Il plasma arricchito di piastrine si ottiene attraverso la centrifugazione del sangue prelevato dallo stesso individuo da sottoporre al trattamento (PRP AUTOLOGO). Tale procedimento consente di separare le piastrine dalle altre componenti cellulari del sangue e di ottenere un prodotto ad alta concentrazione piastrinica. Dopo il loro inoculo le piastrine attivate  rilasciano vari fattori di crescita che stimolano ed accelerano i processi di guarigione e rigenerazione dei tessuti.

La biorigenerazione con PRP deve essere intesa come un trattamento biologico che permette di ripristinare le migliori condizioni vitali della cute determinando un miglioramento dell’estetica della pelle e una ottimizzazione dei parametri fisiologici cutanei.
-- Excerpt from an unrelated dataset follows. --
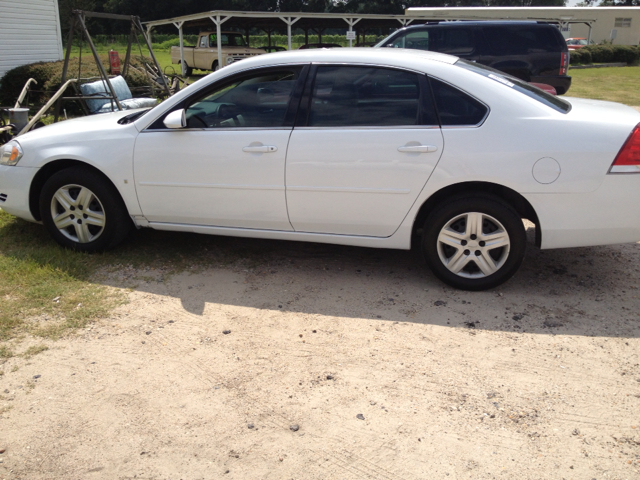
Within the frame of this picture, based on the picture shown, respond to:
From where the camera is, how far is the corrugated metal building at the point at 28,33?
15289 mm

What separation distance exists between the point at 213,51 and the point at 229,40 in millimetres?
1602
Il trattamento con PRP rende più efficaci, in termini di effetti e durata, eventuali ulteriori trattamenti effettuati successivamente. L’utilizzo del PRP autologo (prodotto derivato dal proprio sangue) consente di escludere qualsiasi possibile forma di rigetto ed i rischi connessi all’utilizzo di molecole di natura animale o farmacologica.

Può essere indicata sia nelle pelli giovani come prevenzione, sia nelle pelli mature come trattamento dell’invecchiamento cutaneo.

Il trattamento non necessita di anestesia e ha una durata complessiva di 30 minuti. La procedura prevede il prelievo di 10-20 cc di sangue e la preparazione del PRP. Successivamente il medico effettua la disinfezione e il raffreddamento della superficie cutanea da trattare ed esegue ripetute iniezioni del prodotto mediante un ago sottile nello spessore cutaneo. Questa procedura può essere utilizzata per trattare la cute del viso, del collo, del décolleté – ma anche del dorso delle mani.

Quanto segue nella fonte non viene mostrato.